Cheap Living for Broke College Students - Part 3

Today we’re wrapping up our Cheap Living for Broke College Students series after talking about transportation and appearances as well as about entertainment. Okay, lets move on to some of the actual school-related costs.

Textbooks
Books are a big deal. Seriously. If you’ve only ever bought books for your reading enjoyment, you’re going to be in for a huge shock when you have to pay for a textbook. Seriously…they aren’t cheap.

The cheapest way to get your textbooks is an awesome site called Textbook Revolt. It is a textbook swapping site for college students across the country. List what you want to give away, list what you want to receive and your only cost is that of the shipping (use Media Mail for the best rate). It’s a growing site, so not everyone can use it yet, but it is certainly worth checking into! Of course, this only really works if you have some to trade, so how do you get them as cheaply as possibly otherwise?

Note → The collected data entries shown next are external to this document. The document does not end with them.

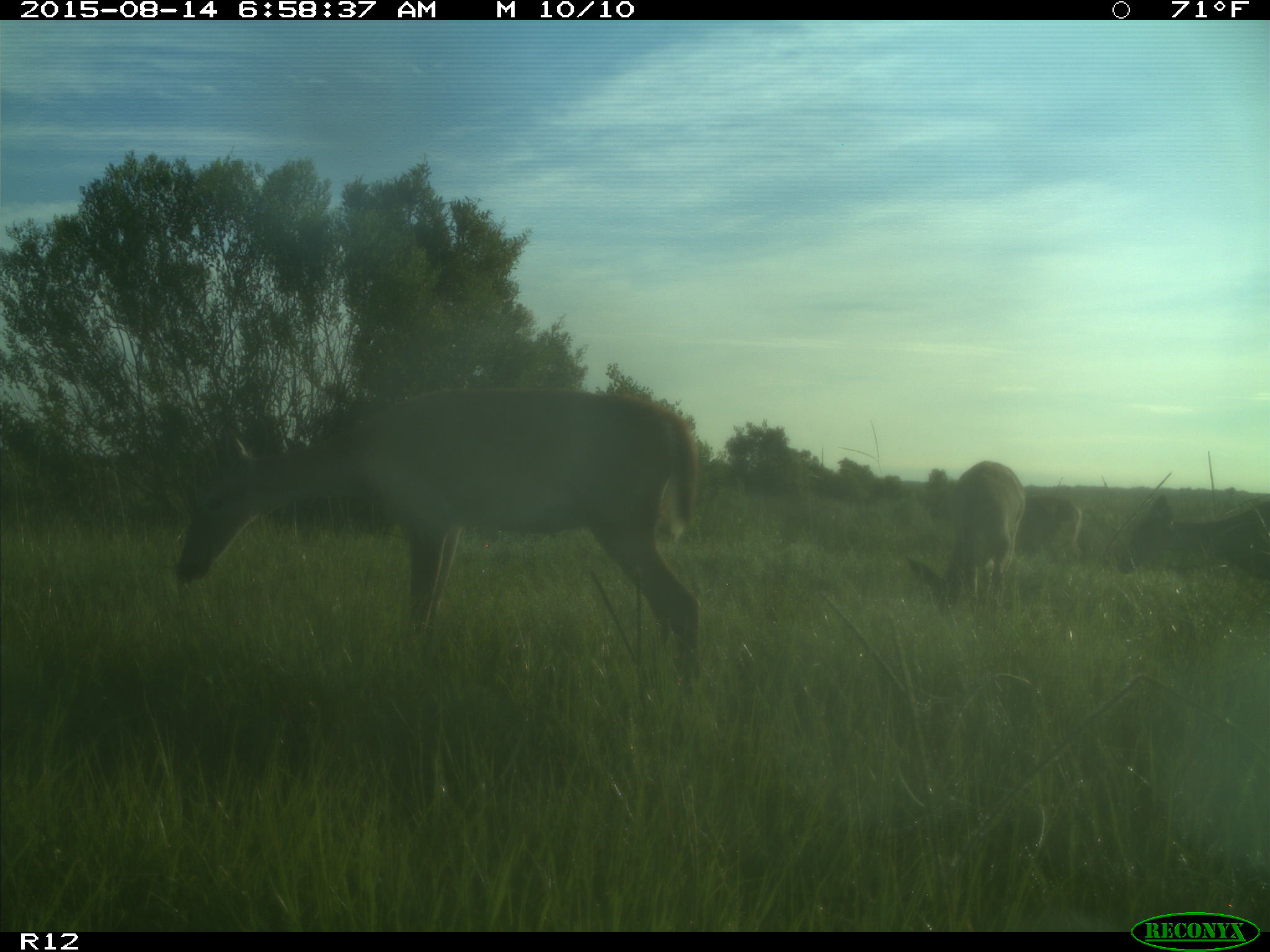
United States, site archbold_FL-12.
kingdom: Animalia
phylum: Chordata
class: Mammalia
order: Artiodactyla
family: Cervidae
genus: Odocoileus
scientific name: Odocoileus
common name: deer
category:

Try Amazon, eBay, or half.com for textbooks. Seriously cheaper prices.

For both of the above methods, make sure you are looking at the correct revision that is called for in your class syllabus.

To get the most back for your books, look at selling them to a friend or even a complete stranger (which I’ve explained how to do before). You’ll get more for it than the bookstore offers and they will get it for cheaper than buying from store. Plus no shipping charges. Win-win, right? If this fails, you can sell it yourself via eBay or half.com.

Study
Am I going to tell you how to study cheap? No…I’m telling you that studying can make college cheaper. How, you ask? Well, I will tell you…

Studying will eat up time that you might be tempted to spend money. And with certain classes, studying can eat up a LOT of time. Also, the more you study = less time in college = less tuition. =) And if you get really good at it, you might can apply for scholarships offered throughout the school through the financial aid department or through your department/college. Lastly, getting good grades can often lower your auto insurance rates. Check with your provider to see if getting good grades can help you out in this way. And when you get out of college, some car dealers offer lower financing to college grads with good grades. All around, studying can certainly be a huge money-saver.

Other costs
Many schools now offer free Wi-Fi across campus, so take advantage of free internet access. Even before free Wi-Fi, we had free access to a number of public computer labs across campus…several open 24 hours a day for all of your surfing needs (I didn’t even own a computer during college due to this…and remember, I have been in college during this very decade, so it is doable).

Sign up for a free checking/savings account that has free internet banking attached. Keep track of your spending daily in order to see where your money is going and how to better control your spending.

Phone service can be acquired cheap (VOIP) or free (Skype) in order to keep track of your buddies that are attending other schools as well as home.

If you school offers a university clinic, like many schools do, you can often get your healthcare for free and/or prescriptions filled for a fraction of the cost of a standard pharmacy. Be sure to check them out.

Childcare may come easy as well. My school had free childcare for the employees and students via the early childhood development department. Yep, you can have free daycare while you are in class while future teachers get to practice on your darling. It’s not as scary as it sounds.

So, although you are currently a broke college student, you don’t have to be as broke as some of your friends. These money-saving techniques can be altered to fit most anyone’s college experience. Keep your nose to the grindstone and your cash in your pocket and when you are raking in the “big money” after graduation, you will know how to wisely save it when you invest in that first mortgage!